◆ TRAVAIL DEMANDÉ ◆
Convertissez en CSV à deux colonnes, texte et reponse, les enregistrements commençant à la ligne qui contient "In the scene with" et finissant à la ligne qui contient "1.41 metres", s'il vous plaît. Faites une ligne par enregistrement, avec chaque champ entre guillemets et les sauts de ligne remplacés par des espaces.

◆ EXTRAIT DE DONNÉES ◆
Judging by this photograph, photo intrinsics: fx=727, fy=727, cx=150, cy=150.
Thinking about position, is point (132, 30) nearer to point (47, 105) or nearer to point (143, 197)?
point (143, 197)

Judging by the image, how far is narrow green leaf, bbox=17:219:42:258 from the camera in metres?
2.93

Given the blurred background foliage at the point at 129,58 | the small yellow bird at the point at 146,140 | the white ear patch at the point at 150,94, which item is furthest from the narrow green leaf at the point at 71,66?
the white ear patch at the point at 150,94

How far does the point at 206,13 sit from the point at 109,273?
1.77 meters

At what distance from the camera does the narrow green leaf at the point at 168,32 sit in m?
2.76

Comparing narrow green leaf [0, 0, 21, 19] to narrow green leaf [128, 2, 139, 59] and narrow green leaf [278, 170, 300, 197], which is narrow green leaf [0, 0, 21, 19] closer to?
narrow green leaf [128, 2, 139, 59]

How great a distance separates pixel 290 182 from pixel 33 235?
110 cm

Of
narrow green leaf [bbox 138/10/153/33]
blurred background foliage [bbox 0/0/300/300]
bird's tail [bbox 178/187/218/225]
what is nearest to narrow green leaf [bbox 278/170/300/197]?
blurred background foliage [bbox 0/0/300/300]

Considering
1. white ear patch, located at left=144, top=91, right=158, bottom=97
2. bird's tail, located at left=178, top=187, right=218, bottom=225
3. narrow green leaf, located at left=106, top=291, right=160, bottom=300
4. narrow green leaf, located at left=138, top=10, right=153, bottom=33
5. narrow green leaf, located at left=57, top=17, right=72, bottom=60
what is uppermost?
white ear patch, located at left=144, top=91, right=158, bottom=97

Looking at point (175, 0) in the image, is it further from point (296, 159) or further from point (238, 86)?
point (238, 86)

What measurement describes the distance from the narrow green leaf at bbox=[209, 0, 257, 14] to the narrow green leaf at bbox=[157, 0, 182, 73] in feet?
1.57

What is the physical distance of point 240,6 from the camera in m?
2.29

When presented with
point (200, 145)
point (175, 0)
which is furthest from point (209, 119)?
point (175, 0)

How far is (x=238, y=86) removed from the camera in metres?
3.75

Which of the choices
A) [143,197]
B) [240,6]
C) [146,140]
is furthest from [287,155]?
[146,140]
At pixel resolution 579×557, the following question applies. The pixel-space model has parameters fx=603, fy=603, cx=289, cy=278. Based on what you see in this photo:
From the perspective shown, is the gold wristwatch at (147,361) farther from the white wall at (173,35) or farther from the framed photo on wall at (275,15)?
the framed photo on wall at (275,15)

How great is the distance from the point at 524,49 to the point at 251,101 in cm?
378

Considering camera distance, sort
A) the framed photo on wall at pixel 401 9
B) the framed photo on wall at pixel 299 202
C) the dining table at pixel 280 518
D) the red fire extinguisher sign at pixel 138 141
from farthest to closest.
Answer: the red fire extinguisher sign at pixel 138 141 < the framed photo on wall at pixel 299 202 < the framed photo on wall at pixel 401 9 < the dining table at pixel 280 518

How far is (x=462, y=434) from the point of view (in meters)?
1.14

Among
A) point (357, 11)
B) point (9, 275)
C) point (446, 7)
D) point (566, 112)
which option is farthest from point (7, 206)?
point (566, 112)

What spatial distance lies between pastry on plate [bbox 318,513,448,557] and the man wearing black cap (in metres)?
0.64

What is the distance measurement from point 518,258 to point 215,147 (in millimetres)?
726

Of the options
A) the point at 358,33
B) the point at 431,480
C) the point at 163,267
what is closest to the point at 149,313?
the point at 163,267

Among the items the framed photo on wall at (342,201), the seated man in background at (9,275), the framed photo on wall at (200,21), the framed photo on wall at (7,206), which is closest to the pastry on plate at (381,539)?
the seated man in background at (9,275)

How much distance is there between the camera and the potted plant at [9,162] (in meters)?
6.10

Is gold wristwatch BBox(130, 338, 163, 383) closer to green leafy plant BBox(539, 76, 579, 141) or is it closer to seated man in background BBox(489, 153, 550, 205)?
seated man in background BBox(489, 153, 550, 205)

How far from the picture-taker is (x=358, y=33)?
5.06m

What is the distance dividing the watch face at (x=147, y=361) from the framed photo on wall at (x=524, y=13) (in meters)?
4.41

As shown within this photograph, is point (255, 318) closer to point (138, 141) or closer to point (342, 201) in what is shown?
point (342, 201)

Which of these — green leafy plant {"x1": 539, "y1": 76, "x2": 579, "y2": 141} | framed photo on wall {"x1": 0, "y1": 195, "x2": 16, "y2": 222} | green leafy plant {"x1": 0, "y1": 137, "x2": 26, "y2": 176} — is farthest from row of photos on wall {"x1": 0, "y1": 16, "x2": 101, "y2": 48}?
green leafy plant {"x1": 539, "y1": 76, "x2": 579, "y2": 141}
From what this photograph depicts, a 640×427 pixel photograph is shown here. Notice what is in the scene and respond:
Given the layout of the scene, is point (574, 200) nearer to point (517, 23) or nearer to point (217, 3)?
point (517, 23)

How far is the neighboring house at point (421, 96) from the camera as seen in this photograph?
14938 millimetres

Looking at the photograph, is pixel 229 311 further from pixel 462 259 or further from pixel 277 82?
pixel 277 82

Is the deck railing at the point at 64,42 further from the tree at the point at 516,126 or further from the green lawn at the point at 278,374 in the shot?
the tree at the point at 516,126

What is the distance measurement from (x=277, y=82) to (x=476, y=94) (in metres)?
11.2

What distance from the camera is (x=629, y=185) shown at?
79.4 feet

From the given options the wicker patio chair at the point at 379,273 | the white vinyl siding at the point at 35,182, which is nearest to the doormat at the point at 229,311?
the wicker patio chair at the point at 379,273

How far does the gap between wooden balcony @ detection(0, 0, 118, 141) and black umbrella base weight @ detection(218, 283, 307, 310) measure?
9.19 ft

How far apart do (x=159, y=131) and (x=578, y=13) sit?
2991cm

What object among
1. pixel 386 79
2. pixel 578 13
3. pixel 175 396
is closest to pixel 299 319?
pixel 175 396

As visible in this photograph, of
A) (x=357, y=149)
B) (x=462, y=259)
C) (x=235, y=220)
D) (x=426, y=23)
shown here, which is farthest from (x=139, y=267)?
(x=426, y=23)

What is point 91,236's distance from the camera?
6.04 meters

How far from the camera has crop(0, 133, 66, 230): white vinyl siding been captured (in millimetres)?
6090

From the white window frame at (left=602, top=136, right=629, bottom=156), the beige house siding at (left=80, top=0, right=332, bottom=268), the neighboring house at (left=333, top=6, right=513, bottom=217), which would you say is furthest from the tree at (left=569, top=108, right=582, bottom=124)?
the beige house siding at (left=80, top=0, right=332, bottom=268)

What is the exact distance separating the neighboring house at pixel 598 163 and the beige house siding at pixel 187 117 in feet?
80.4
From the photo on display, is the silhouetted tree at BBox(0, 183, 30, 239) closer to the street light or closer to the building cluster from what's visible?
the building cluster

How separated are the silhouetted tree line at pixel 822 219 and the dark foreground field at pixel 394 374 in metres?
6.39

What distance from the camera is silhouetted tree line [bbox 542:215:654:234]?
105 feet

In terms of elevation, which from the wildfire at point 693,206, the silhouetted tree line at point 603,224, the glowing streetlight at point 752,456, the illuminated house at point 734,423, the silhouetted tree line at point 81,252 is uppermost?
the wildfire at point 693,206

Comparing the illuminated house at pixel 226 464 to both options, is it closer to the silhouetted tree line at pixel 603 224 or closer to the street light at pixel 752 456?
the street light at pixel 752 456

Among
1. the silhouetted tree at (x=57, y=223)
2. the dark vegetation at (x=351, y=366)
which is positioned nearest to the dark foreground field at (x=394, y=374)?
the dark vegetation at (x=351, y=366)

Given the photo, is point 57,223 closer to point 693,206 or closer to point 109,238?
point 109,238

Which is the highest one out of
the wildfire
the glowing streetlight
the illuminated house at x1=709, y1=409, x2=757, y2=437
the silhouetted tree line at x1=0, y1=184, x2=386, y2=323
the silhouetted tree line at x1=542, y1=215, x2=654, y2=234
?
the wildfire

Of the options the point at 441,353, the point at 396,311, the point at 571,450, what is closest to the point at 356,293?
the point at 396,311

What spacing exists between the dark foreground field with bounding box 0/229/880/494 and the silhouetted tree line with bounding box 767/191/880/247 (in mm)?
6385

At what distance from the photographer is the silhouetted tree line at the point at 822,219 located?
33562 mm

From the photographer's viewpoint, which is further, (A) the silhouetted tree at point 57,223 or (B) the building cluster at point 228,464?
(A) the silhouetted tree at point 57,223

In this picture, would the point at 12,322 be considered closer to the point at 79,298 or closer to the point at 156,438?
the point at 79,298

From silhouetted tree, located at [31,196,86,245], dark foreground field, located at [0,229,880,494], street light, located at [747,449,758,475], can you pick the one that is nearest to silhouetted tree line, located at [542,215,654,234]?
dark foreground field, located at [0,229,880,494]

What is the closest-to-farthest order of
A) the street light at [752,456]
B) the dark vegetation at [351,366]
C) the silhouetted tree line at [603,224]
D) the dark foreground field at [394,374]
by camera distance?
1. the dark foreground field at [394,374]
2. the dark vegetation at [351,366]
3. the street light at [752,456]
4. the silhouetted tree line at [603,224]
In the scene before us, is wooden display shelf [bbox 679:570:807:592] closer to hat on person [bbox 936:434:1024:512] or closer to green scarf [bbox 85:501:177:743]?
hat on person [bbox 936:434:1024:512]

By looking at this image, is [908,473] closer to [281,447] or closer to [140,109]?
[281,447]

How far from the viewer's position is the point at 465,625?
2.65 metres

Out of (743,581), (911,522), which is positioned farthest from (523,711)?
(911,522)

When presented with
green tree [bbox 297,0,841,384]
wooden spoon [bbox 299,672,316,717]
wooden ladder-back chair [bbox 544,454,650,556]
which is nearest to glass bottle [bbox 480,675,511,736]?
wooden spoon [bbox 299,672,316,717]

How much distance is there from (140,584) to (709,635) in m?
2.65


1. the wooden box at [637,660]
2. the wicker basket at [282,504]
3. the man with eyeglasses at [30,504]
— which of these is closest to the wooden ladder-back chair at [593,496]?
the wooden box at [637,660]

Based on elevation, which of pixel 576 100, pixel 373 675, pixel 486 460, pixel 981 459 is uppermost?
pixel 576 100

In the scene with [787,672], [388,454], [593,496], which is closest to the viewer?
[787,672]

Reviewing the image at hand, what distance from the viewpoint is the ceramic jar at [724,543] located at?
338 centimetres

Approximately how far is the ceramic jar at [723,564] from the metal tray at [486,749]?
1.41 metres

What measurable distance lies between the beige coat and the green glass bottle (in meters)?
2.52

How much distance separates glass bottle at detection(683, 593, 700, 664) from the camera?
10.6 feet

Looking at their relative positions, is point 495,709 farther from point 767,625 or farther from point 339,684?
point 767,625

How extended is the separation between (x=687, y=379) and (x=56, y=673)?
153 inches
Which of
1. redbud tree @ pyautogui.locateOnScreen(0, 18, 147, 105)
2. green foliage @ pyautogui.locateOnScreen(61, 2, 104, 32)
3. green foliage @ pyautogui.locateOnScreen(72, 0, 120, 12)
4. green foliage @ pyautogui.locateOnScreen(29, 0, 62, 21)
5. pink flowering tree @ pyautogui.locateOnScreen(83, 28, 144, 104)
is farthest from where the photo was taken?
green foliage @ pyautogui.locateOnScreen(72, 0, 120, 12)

◆ SORTIE ATTENDUE ◆
texte,reponse
"In the scene with [787,672], [388,454], [593,496], which is closest to the viewer?","[787,672]"
"Reviewing the image at hand, what distance from the viewpoint is the ceramic jar at [724,543] located at?","338 centimetres"
"Approximately how far is the ceramic jar at [723,564] from the metal tray at [486,749]?","1.41 metres"